Nicknamed the “tropical Trump” in 2018 when he won the presidency, 62-year-old MP, of Italian origin, ultra-conservative, former army captain, unrepentant fan of the military dictatorship, with extreme political incorrectness as his banner, Jair Bolsonaro will be found in the next days to follow his political inspiration to the end. Faced with polls that describe his almost certain defeat, perhaps already in today’s first round, the Brazilian president has in fact been insisting for months on the accusations, preventive – just as Trump did in 2020 – of electoral fraud and fraud, mainly focused on electronic voting .

“The system is completely vulnerable,” says Bolsonaro, without providing, also following the example of the tycoon, concrete evidence. “We cannot have dubious elections in 2022, a public count is necessary”, said Bolsonaro, who also questioned the fairness and impartiality of the polls. “The people want our government to continue, these polls mean nothing”, he added, claiming the crowds of adoring fans, in green gold jersey by order, at his rallies, arguing that otherwise “something strange will have happened. “.

Words that raise fears that in the event of defeat, Bolsonaro will denounce fraud and contest the results.
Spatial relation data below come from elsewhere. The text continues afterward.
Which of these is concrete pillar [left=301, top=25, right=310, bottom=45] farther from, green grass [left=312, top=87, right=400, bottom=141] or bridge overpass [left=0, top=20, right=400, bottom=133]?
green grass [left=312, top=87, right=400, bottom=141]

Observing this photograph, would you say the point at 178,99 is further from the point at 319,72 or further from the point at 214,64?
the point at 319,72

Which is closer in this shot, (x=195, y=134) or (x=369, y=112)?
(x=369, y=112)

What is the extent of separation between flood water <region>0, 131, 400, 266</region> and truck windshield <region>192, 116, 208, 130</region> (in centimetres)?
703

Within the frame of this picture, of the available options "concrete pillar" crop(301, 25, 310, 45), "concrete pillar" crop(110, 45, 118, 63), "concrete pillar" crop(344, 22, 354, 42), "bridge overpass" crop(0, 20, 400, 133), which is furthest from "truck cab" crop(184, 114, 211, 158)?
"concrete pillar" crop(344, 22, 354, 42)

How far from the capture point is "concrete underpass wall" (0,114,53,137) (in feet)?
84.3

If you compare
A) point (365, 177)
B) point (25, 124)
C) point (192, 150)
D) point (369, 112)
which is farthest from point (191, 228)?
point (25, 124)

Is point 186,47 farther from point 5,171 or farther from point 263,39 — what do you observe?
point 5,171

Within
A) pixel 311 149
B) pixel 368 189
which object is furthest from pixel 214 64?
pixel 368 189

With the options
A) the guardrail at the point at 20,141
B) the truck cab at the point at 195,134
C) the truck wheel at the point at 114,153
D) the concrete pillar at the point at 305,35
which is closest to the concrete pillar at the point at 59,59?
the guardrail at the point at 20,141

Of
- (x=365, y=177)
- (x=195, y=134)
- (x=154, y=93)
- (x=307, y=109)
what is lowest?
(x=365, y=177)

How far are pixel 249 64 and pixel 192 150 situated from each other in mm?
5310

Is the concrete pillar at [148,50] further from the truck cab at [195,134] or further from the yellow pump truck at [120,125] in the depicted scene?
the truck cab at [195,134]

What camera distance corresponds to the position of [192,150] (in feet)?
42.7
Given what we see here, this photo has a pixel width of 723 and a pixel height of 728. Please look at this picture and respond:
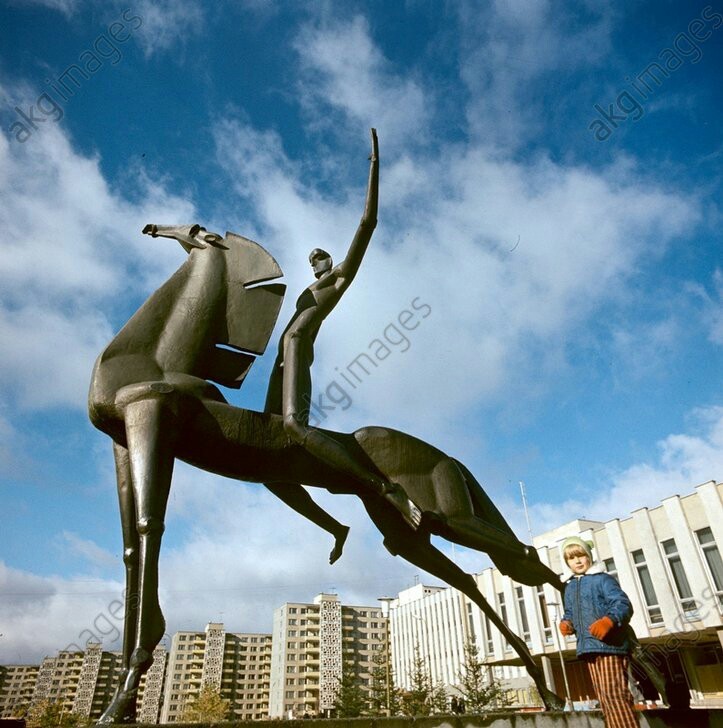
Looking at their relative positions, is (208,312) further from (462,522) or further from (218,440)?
(462,522)

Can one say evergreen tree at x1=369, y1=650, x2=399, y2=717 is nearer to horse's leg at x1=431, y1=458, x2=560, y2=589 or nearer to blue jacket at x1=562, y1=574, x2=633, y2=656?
horse's leg at x1=431, y1=458, x2=560, y2=589

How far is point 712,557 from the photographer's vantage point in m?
29.9

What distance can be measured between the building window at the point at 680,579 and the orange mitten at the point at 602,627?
33.1m

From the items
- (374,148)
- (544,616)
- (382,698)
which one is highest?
(544,616)

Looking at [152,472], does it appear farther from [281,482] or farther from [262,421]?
[281,482]

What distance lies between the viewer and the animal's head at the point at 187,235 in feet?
15.8

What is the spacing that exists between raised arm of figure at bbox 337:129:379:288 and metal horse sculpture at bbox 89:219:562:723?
2.27 feet

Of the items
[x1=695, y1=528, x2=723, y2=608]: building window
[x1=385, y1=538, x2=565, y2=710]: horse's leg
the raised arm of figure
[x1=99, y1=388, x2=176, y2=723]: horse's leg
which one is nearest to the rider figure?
the raised arm of figure

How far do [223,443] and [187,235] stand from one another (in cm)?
201

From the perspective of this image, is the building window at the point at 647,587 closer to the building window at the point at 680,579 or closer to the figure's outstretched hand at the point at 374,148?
the building window at the point at 680,579

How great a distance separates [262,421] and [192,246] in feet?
5.79

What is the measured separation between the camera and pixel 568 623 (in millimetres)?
3750

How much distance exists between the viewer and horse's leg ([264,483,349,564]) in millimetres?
4684

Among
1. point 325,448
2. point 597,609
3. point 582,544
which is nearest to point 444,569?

Meanwhile, in recent weeks the endorsement of the former US president has arrived: “the Trump Tropical as he is affectionately called did an extraordinary job for the wonderful people of Brazil – he wrote in Truth – when I was president, there was no another leader who called me more than Jair. ”

Electoral rhetoric aside, this campaign by the far-right president who – apart from the charismatic popularity of the challenger, the champion of the Brazilian left and former president Luiz Inácio Lula da Silva – has been all uphill presents for re-election promising the same hyper-liberal policies that in these four years have not served to revive the Brazilian economy

With a popularity of just 29%, Bolsonaro sees in his main opponents young people, students, unemployed, blacks, women, gays, – the latter groups frequent targets of his incredible utterances, one for all “better a dead son than gay” – but he can count on the very important support of the ultra-conservative evangelical community, to which his wife Michelle also belongs.

A support that counts since a third of Brazilians are evangelicals, according to Datafolha, 70% of whom in 2018 voted for Bolsonaro who then entrusted important ministerial posts to evangelical exponents, also appointing an evangelical Supreme Court judge.

Exponent of the most conservative sectors of the country – who arrived at the electoral appointment four years ago strengthened by the anti-corruption protests that led to the impeachment and dismissal of Dilma Rousseff in 2016, and to the investigations that culminated with the arrest of Lula – l ‘former Army captain, federal deputy elected consecutively in Rio de Jainero since 1991 with several right-wing parties, Bolsonaro won the 2018 elections, in the complicated and tense context determined by the arrest, which took place in April in the middle of the election campaign, of Lula.